- Passage provided -
--------------------

RUSSIA
ISS crew return safely
A Soyuz space capsule carrying a three-man crew returning from a five-month mission to the International Space Station (ISS) landed safely yesterday on the steppes of Kazakhstan. Canadian astronaut Chris Hadfield, American Thomas Marshburn and Russian Roman Romanenko landed as planned southeast of Dzhezkazgan at 8:31am. Rescue teams moved quickly to help the crew exit through the narrow hatch of the capsule. They were then put into reclining chairs to start adjusting to Earth’s gravity after 146 days in space.
UNITED STATES
Holmes may plead insanity
Judge Carlos Samour on Monday ruled that James Holmes, who stands accused of killing 12 people and injuring 70 in a Colorado cinema shooting on July 20 last year, could plead not guilty by insanity, but said he would not yet formally accept the change of plea. Samour set a new hearing for May 31, after which he will decide to accept or reject the insanity plea. The trial judge had entered a straight “not guilty” plea on Holmes’ behalf in March. Daniel King, Holmes’ court-appointed attorney, on Monday said the insanity plea could not be entered in March because a mental evaluation had not been completed at that time.
VENEZUELA
Maduro deploys troops
President Nicolas Maduro on Monday said his government will dispatch about 3,000 police and army troops throughout the country in a bid to stem spiraling violent crime in what authorities are calling operation Safe Homeland 2013. Troops were to fan out across what the government says are the least safe parts of the country, including the Sucre and Baruta neighborhoods of Caracas in Miranda State, where vanquished presidential challenger Henrique Capriles serves as governor. “I am not a dictator, but I have to protect Venezuela’s children,” Maduro said.
UNITED STATES
Pakistani activists honored
A Pakistani rights activist who founded an all-girls school said the Taliban was “more afraid of the books than bombs” as he and his 15-year-old daughter, Malala Yousufzai, who survived an assassination attempt by the Taliban late last year, were honored on Monday at a memorial for Oklahoma City bombing victims. Ziauddin Yousufzai decried political violence at a ceremony held to honor him and his daughter. “We share the pain. We share the suffering,” Ziauddin Yousufzai said. “We have tragedies like Boston [Marathon bombings] every day.”
UNITED STATES
Joyce Brothers passes away
Psychologist Dr Joyce Brothers, who blazed a trail decades ago in the emerging television genre of advice programming, died on Monday, longtime spokesman Sandy Brokaw said. Brothers, 85, passed away in New Jersey, Brokaw said. With a doctorate from Columbia University, Brothers became a popular presence on US airwaves who helped generations understand parenting and child psychology.

--------------------

- Given exercise A -
Summarize the news roundup in three sentences.
- Given exercise B -
In the news roundup, how many days did the returning ISS crew spend in space?
- Given exercise C -
Carry on the news roundup past its final sentence.

- Information supplied -
--------------------

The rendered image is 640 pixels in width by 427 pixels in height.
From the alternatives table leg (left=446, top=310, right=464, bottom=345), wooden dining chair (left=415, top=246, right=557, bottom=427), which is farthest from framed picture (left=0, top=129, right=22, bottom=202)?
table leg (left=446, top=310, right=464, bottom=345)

--------------------

- Output A -
A Soyuz capsule carrying Chris Hadfield, Thomas Marshburn and Roman Romanenko landed safely in Kazakhstan after 146 days in space. A judge ruled that James Holmes, accused in a Colorado cinema shooting, could plead not guilty by insanity and set a hearing for May 31, while Venezuelan President Nicolas Maduro said about 3,000 police and army troops would be sent out to stem violent crime. Ziauddin Yousufzai and his daughter Malala were honored at a memorial for Oklahoma City bombing victims, and psychologist Dr Joyce Brothers, a pioneer of television advice programming, died on Monday at 85.

- Output B -
146 days.

- Output C -
UNITED STATES
Shooting suspect named
Louisiana police on Monday identified 19-year-old Akein Scott as a suspect in the shooting of about 20 people during a Mother’s Day parade in New Orleans, saying several people identified him as the gunman captured by surveillance cameras. Police Superintendent Ronal Serpas said that officers were looking for Scott, adding that it was too early to say if he was the only shooter.
CHINA
Two men held in sex cases
A school principal and a government worker have been detained on suspicion of inappropriate liaisons with six girls under the age of 14 after the men took them to separate hotels and spent a night with them. The girls — all friends in Wanning, Hainan Province — were first found absent from class on the afternoon of May 8, prompting a search by teachers, parents and police, Xinhua news agency said yesterday. Four of the girls spent the night of May 8 in a hotel with a principal, who has since been fired, Xinhua said. The government worker took the two other girls to another hotel, but the girls denied he acted inappropriately.
CHINA
Senior NDRC official sacked
The Chinese Communist Party (CCP) has sacked Liu Tienan (劉鐵男), deputy director of the National Development and Reform Commission (NDRC), Xinhua said yesterday, following a probe into graft allegations that emerged on the Internet. Xinhua said the decision to fire him “was made because of Liu’s suspected involvement in serious disciplinary violations.” Allegations against Liu, 58, surfaced when a journalist at Caijing magazine accused him of improper business dealings late last year.
CHINA
Censor says job revolting
Liu Xiaozhen, a 70-year-old censor who works for the Hunan provincial government, said he was embarrassed when he first took the job. “My face turned red to my ears and my heartbeat quickened a bit,” he told Hunan Satellite Television. Watching such footage can have enormous “psychological impact,” the report said, so candidates must be married, preferably elderly and undergo a training course. Liu said there were ever more videos to review. “Viewing them makes you sick and you wouldn’t even want to take a look. But you have to watch them seriously because it is your job,” he said.
INDONESIA
Suspected militant killed
Police have shot and killed a suspected militant after a failed attempt to bomb police in West Java’s Tasikmalaya town late on Monday. One officer was critically injured while attempting to arrest the suspect. Police said the man threw the bomb at a police post, but it failed to explode. Two traffic officers then chased the suspect and he tried to shoot them with a homemade gun that apparently jammed. He then slashed one officer’s neck and chest before the second officer shot him.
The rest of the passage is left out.